The future of privacy and cybersecurity under President-elect Trump – with a Republican-controlled House and Senate – is far from certain, but his campaign comments indicate an emphasis on robust cybersecurity, perhaps with more openness to both offensive as well as defensive initiatives.

Although few detailed policies have been revealed, the President-elect has called for an immediate review of cybersecurity vulnerabilities with an emphasis on critical infrastructure. No doubt reflecting a public-privacy partnership approach that will be seen elsewhere, this review is slated to include individuals from the military, law enforcement, and the private sector. From the context of his comment, it seems that this review would result in a focus on critical infrastructure and efforts to bolster its weaknesses.

At the same time, we can expect significant adjustments to regulations and regulatory enforcement discretion in the privacy sphere. Privacy at present is marked by a complex, intertwined and overlapping group of federal statutes and state prohibitions that form a patchwork across various sectors. For instance, more than 50 federal and state statutes mandate various different disclosures after a data breach. This area would seem ripe for elimination of overlapping statutes and regulations in the name of simplifying the burdens on business.

Trump may also be active on encryption as well if his previous statements are a guide. During the campaign, he called for a boycott when a company refused to provide a backdoor to its security features following the San Bernardino attack. He may as President seek legislation requiring private corporations to provide encryption keys or otherwise reduce information security protections on private devices.

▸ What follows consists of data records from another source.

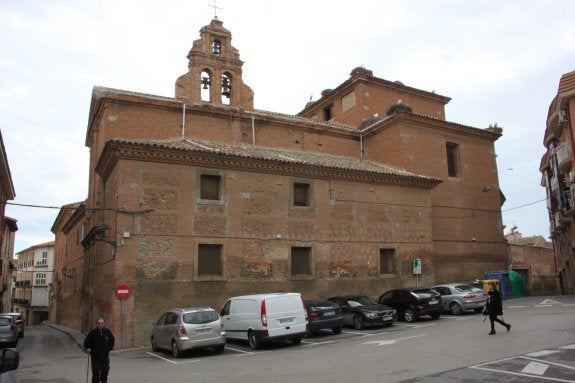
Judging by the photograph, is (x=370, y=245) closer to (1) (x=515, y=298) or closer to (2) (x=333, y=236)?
(2) (x=333, y=236)

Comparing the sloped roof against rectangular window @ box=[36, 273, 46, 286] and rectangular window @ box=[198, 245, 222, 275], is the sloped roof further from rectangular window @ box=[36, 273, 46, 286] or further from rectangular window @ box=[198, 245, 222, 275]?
rectangular window @ box=[36, 273, 46, 286]

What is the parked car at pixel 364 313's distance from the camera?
1850 centimetres

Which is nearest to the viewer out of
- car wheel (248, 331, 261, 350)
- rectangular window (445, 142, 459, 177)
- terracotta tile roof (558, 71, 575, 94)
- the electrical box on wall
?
car wheel (248, 331, 261, 350)

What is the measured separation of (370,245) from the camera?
24.1 metres

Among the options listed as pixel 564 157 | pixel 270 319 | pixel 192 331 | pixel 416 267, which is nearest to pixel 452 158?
pixel 564 157

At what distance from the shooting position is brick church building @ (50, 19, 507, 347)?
1909cm

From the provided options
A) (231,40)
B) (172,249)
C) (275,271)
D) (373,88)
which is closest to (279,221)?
(275,271)

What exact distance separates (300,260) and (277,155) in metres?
5.37

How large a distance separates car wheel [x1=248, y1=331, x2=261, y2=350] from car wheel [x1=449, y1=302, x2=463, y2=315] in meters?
10.3

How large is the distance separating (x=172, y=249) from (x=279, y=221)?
16.4 ft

Change may also come to the Federal Communications Commission. In 2015, the FCC promulgated the Open Internet Order, which reclassified broadband access under Title II of the Communications Act. Trump has called this an “attack on the internet.” An FCC staffed by Trump appointees will more than likely return to forbearance or at least restrain the Open Internet Order. Similarly, the recent report and order regarding broadband privacy, which imposed various requirements on broadband providers aimed at protecting consumer privacy, could be in line for reexamination. These rules were passed by a 3-2 vote along party lines.

Finally, the state of EU-U.S. data exchange, which was already a delicate topic, may require further examination. The President-elect could seek legislation repealing the USA FREEDOM Act or, on his own action, rescind Presidential Policy Directive 28, in the name of loosening restrictions on US signals intelligence activities in support of securing the homeland. The European Union’s willingness to create a data-sharing framework after the invalidation of Safe Harbor hinges largely on the existence of these limitations, and substantial changes in these laws could create questions about the viability of the EU-US Privacy Shield.

Nothing, however, appears to be set in stone, and so this will surely continue to evolve after January 20.